When training a neural network it’s easy to overfit to your training dataset. One of the ways to prevent that is using so-call regularization techniques. In this post I will go over some common ways to regularize your network.

Default network

Before we start regularizing I will start with a simple MNIST convolutional network

import tensorflow as tf
import numpy as np
import sklearn.metrics
import matplotlib.pyplot as plt

print("The TensorFlow version used in this tutorial is", tf.__version__)

(x_train, y_train), (x_test, y_test) = tf.keras.datasets.mnist.load_data()

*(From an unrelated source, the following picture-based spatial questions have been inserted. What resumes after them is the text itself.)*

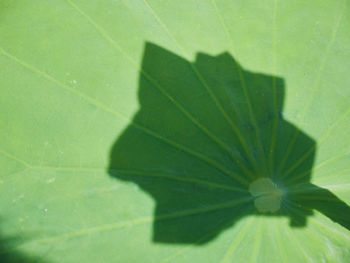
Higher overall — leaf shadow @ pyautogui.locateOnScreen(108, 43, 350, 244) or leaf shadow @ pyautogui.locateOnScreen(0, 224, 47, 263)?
leaf shadow @ pyautogui.locateOnScreen(108, 43, 350, 244)

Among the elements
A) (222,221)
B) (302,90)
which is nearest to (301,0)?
(302,90)

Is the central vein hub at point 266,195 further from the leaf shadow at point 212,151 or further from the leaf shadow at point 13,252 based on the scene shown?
the leaf shadow at point 13,252

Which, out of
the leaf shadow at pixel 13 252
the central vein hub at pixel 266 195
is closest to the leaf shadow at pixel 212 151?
the central vein hub at pixel 266 195

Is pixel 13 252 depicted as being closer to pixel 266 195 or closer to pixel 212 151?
pixel 212 151

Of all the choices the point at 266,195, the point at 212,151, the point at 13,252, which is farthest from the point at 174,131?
the point at 13,252

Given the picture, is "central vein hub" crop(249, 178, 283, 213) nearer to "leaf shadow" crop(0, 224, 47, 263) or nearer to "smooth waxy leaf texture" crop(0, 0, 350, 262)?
"smooth waxy leaf texture" crop(0, 0, 350, 262)

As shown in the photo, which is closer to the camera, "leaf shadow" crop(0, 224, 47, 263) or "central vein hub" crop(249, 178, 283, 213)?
"leaf shadow" crop(0, 224, 47, 263)

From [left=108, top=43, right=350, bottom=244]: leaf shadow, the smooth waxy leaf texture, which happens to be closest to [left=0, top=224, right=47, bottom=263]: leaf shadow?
the smooth waxy leaf texture
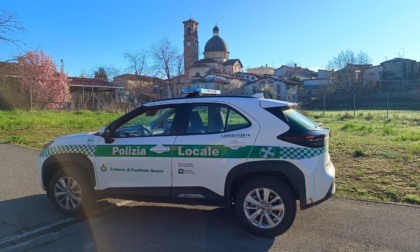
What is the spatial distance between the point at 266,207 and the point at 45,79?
1445 inches

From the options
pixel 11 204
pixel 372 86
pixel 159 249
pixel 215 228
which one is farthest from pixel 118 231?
pixel 372 86

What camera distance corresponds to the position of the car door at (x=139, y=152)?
15.6ft

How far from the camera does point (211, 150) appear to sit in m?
4.53

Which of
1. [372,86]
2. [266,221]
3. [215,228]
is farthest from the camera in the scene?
[372,86]

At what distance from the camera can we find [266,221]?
4.48 metres

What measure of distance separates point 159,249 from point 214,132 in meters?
1.56

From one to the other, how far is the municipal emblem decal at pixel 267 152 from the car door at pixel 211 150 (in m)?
0.16

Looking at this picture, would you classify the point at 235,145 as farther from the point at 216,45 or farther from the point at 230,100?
the point at 216,45

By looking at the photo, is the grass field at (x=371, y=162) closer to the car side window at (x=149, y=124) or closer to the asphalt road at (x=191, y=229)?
the asphalt road at (x=191, y=229)

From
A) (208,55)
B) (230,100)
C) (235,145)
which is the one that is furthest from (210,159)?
(208,55)

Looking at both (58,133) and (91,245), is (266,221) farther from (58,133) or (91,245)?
(58,133)

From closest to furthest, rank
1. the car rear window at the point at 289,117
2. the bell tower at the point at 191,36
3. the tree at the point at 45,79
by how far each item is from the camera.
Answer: the car rear window at the point at 289,117, the tree at the point at 45,79, the bell tower at the point at 191,36

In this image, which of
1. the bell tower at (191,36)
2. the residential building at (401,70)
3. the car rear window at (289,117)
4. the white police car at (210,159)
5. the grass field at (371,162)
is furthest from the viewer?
the bell tower at (191,36)

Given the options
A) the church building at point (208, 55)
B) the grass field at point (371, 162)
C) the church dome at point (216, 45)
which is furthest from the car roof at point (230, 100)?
the church dome at point (216, 45)
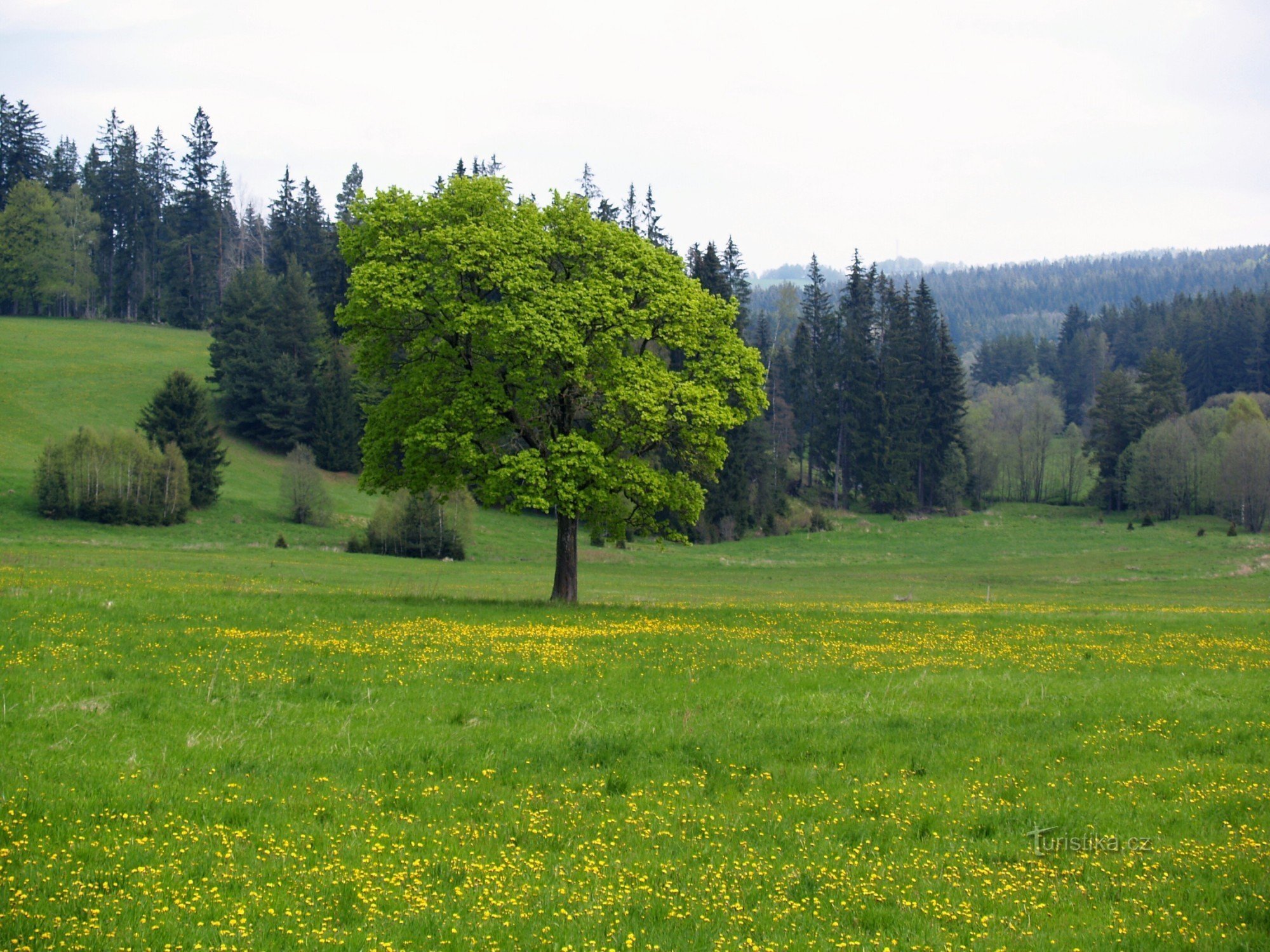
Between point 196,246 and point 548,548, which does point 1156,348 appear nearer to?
point 548,548

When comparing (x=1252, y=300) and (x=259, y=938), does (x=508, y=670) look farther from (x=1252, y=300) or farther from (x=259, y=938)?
(x=1252, y=300)

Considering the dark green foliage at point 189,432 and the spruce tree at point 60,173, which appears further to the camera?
the spruce tree at point 60,173

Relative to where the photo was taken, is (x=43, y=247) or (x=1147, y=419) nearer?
(x=43, y=247)

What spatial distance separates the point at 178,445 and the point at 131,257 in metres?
72.8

# Transform the input into floating point inputs between 0 and 1
x_train = np.expand_dims(x_train.astype('float32') / 255.0, -1)
x_test = np.expand_dims(x_test.astype('float32') / 255.0, -1)

def get_model():
    # Define a very simple model
    model = tf.keras.models.Sequential([
        tf.keras.layers.Input(shape=(28,28, 1)),
        tf.keras.layers.Conv2D(32, 3, activation='relu', padding='same'),
        tf.keras.layers.Conv2D(16, 3, activation='relu', padding='same'),
        tf.keras.layers.Flatten(),
        tf.keras.layers.Dense(10, activation='softmax')
    ])
    return model

model = get_model()
model.summary()


# Compile and train the model for one epoch... It's only to have something trained, not get the best score
model.compile(
    loss='sparse_categorical_crossentropy',
    optimizer=tf.keras.optimizers.Adam(0.001),
    metrics=['accuracy'],
)
model.fit(x_train, y_train,epochs=1)


The TensorFlow version used in this tutorial is 2.2.0
Model: "sequential"
_________________________________________________________________
Layer (type)                 Output Shape              Param #   
=================================================================
conv2d (Conv2D)              (None, 28, 28, 32)        320       
_________________________________________________________________
conv2d_1 (Conv2D)            (None, 28, 28, 16)        4624      
_________________________________________________________________
flatten (Flatten)            (None, 12544)             0         
_________________________________________________________________
dense (Dense)                (None, 10)                125450    
=================================================================
Total params: 130,394
Trainable params: 130,394
Non-trainable params: 0
_________________________________________________________________
1875/1875 [==============================] - 33s 17ms/step - loss: 0.1488 - accuracy: 0.9561





<tensorflow.python.keras.callbacks.History at 0x7fcd3a73f128>

Dropout

One of the simplest ways to regularize your output is by using the so-called dropout technique. With this method random values in the layers of your neural network will be set to zero. The underlying idea is that the neural network can’t overfit to one specific feature, but instead has to rely on multiple features to be present to recognize your objects.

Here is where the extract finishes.